• **Excerpt provided**
******************************

During 2002, Hill, then a graduate student at UC Santa Barbara, and colleagues sampled ocean sediments off California from a French government research vessel, the R/V Marion Dufresne.
Looking at sediments laid down during the past 30,000 years, they measured the amount of tar left behind by methane seepage and also the temperature at the ocean surface as recorded by the oxygen isotopes included in the shells of tiny sea animals.
Methane emissions peaked between 16,000 to 14,000 years ago and again 11,000 to 10,000 years ago, both periods when glaciers were melting and the ocean was warming.
“Tar deposition lines up with significant periods of warming,” Hill said.
The warming climate between glaciations might have destabilized the “frozen” biological methane, causing changes in the sea floor, such as landslides, that increased seepage from below the surface, Hill said. Adding more methane to the atmosphere would have increased the warming trend.

******************************

[Stored data]
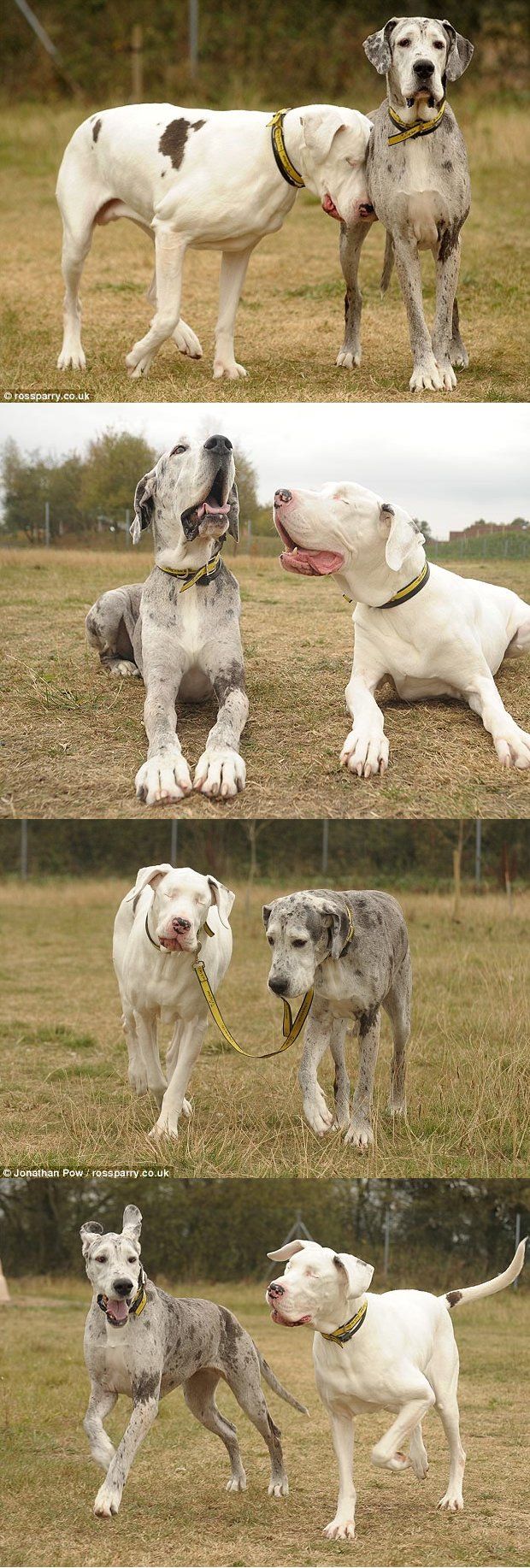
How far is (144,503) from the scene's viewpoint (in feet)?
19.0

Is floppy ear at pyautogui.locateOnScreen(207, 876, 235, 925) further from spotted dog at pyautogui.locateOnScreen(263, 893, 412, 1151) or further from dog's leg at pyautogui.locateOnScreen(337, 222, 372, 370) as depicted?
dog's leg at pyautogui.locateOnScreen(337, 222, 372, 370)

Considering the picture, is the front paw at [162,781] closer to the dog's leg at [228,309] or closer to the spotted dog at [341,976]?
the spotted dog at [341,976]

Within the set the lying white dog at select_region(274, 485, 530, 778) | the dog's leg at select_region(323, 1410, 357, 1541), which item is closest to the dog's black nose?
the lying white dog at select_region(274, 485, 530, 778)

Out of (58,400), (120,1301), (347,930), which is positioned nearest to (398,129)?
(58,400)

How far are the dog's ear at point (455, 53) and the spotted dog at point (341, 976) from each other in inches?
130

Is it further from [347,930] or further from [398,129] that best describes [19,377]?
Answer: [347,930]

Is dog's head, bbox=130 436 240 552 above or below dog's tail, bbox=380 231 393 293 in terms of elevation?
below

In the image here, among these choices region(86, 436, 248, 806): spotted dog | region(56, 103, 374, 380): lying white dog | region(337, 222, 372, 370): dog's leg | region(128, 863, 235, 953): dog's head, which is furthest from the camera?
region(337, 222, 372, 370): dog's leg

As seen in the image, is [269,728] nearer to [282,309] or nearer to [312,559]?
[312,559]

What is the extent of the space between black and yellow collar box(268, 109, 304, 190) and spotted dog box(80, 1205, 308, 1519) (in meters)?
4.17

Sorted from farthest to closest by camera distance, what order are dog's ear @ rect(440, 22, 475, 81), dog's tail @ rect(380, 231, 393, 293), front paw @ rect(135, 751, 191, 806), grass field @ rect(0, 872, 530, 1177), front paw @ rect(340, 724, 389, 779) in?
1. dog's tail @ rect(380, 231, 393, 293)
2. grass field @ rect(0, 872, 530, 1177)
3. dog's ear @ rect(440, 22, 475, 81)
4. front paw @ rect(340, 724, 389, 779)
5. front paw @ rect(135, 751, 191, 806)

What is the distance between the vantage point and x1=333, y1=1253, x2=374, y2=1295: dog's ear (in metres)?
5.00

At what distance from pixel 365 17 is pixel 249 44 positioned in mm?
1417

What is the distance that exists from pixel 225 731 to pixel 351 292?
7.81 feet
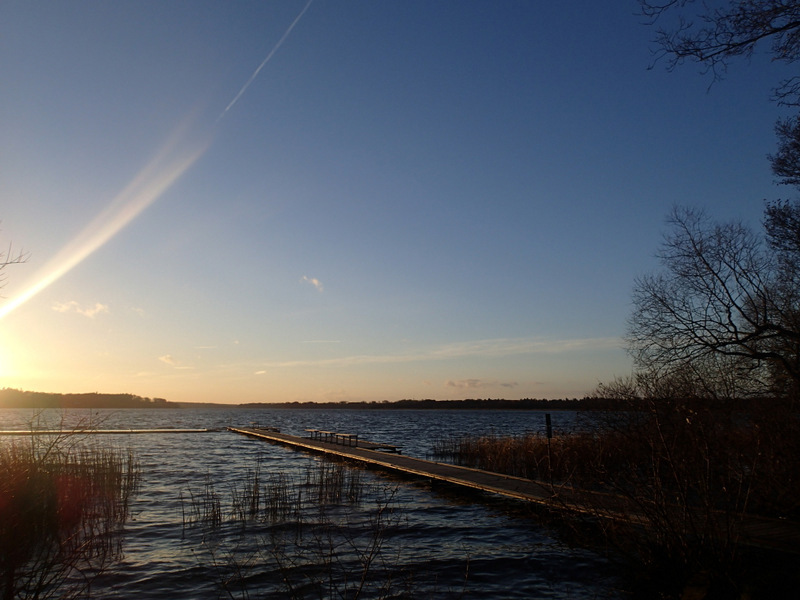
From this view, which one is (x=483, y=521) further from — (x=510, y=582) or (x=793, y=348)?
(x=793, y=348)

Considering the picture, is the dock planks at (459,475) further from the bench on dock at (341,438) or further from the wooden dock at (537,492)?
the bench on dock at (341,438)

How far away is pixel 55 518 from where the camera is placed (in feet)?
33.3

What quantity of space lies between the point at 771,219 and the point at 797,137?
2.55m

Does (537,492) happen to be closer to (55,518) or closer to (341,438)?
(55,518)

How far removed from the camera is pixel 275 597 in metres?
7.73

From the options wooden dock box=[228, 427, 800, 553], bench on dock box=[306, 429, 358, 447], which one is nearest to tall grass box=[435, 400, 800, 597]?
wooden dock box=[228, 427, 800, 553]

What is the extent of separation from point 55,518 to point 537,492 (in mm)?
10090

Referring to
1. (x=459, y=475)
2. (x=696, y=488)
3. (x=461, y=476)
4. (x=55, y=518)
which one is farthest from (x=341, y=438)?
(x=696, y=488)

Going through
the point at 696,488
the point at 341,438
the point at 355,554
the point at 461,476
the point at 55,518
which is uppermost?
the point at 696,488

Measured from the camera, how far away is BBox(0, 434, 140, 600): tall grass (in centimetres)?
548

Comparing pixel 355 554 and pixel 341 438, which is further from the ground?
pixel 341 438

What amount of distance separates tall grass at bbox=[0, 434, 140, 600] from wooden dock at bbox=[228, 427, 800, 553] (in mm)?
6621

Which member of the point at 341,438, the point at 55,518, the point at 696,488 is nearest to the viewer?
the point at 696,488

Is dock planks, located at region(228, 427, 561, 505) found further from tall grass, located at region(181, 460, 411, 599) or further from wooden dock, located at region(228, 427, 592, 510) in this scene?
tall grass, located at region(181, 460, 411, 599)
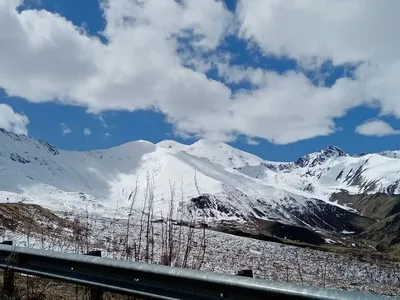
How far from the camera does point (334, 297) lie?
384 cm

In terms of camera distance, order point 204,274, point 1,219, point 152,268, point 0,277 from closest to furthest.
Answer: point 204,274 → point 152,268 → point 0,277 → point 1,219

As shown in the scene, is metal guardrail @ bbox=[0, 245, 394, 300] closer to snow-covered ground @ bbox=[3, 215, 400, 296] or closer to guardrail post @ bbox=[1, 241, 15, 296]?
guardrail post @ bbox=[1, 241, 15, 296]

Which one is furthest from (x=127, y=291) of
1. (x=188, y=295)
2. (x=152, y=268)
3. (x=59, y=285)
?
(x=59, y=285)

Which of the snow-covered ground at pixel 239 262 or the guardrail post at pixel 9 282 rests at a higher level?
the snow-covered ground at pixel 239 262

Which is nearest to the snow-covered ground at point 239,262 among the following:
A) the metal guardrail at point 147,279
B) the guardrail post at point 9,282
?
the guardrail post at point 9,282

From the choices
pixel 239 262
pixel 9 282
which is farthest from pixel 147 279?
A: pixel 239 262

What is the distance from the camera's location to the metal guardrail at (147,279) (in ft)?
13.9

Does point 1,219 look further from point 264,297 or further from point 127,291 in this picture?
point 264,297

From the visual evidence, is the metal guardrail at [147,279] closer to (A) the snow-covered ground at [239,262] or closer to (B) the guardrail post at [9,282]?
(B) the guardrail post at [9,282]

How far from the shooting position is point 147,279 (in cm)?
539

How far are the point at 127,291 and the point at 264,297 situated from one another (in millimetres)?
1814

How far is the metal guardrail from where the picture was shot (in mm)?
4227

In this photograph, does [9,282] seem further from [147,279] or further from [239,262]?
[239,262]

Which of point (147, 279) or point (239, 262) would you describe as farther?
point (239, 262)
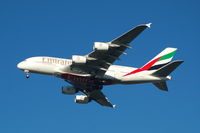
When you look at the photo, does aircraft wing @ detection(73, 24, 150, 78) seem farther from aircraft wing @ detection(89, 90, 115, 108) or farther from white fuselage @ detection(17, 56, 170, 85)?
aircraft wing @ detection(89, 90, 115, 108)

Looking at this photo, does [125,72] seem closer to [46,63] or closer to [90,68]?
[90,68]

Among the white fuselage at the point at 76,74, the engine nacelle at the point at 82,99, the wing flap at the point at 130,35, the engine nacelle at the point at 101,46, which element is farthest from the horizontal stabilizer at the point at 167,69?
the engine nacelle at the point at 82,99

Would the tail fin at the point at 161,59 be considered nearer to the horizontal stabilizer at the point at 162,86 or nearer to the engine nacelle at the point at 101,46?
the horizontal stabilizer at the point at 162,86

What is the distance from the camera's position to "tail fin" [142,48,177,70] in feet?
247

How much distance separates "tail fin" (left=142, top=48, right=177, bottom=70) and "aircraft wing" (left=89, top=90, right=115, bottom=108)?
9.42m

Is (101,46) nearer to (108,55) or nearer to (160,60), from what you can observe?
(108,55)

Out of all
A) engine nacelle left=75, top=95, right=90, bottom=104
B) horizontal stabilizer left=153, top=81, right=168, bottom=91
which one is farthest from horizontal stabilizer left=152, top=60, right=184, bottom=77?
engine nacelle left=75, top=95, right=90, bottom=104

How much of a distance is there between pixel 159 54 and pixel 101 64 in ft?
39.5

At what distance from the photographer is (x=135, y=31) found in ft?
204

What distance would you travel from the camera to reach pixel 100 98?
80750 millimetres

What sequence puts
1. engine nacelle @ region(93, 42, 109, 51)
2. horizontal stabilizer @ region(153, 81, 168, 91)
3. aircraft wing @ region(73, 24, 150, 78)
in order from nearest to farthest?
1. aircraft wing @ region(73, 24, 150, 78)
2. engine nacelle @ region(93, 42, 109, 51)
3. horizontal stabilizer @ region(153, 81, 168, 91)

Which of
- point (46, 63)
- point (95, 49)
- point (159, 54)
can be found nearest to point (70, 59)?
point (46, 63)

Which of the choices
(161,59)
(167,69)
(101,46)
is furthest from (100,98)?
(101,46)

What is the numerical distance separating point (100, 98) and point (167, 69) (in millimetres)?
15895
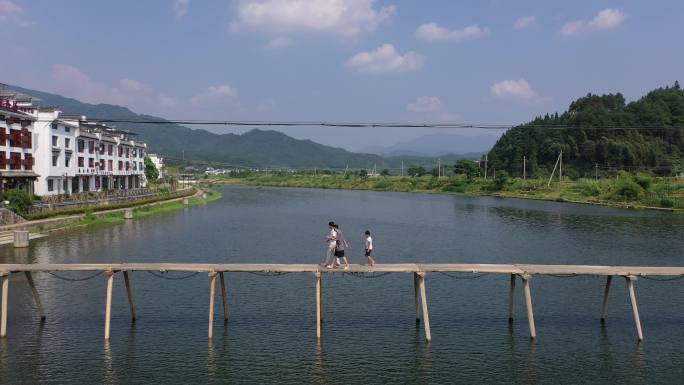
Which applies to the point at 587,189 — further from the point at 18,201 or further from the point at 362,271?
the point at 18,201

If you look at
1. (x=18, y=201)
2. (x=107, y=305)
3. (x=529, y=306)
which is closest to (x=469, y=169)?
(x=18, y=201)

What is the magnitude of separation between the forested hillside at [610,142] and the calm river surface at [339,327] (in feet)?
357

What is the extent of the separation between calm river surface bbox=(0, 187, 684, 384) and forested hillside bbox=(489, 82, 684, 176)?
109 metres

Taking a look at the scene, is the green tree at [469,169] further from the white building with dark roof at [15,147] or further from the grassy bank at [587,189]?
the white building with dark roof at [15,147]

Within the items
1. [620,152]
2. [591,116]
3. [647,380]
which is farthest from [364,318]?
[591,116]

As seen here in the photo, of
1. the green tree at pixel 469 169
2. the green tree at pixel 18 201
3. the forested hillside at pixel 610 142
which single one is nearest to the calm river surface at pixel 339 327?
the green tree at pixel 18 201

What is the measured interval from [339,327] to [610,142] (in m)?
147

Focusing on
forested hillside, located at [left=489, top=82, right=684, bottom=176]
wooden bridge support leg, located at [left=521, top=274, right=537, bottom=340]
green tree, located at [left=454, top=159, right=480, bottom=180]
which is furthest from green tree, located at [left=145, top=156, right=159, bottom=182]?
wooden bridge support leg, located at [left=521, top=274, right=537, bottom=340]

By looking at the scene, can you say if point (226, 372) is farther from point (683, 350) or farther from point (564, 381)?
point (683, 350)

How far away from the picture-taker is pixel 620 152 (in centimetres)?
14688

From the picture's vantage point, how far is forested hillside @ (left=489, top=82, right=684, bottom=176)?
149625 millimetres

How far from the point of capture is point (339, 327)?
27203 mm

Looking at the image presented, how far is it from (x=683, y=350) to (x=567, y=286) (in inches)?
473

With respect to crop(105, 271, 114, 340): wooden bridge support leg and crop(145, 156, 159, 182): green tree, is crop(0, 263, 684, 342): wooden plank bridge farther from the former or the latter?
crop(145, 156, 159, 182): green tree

******************************

• **Activity list**
(A) Copy out the passage on ancient methane seepage off California, from "Looking at sediments" down to "tiny sea animals.".
(B) Extend the passage on ancient methane seepage off California, picking up after its last sentence.

• **Written responses**
(A)
Looking at sediments laid down during the past 30,000 years, they measured the amount of tar left behind by methane seepage and also the temperature at the ocean surface as recorded by the oxygen isotopes included in the shells of tiny sea animals.

(B)
Such natural methane seeps are present around the world, Hill said. Throughout the past several thousand years while climate has been stable, seepage has been relatively constant, but it might increase if the oceans warm significantly.
The other authors on the paper are James P. Kennett, David L. Valentine and Zuag Yang, from UCSB; Chris M. Reddy and Robert K. Nelson, Woods Hole Oceanographic Institution; Richard J. Behl, California State University Long Beach; and Christian Robert and Luc Beaufort, Centre National de la Recherche Scientifique, France.
The work is published online Aug. 28 by the Proceedings of the National Academy of Sciences of the U.S.A. It was supported by grants from the National Science Foundation and UCSB.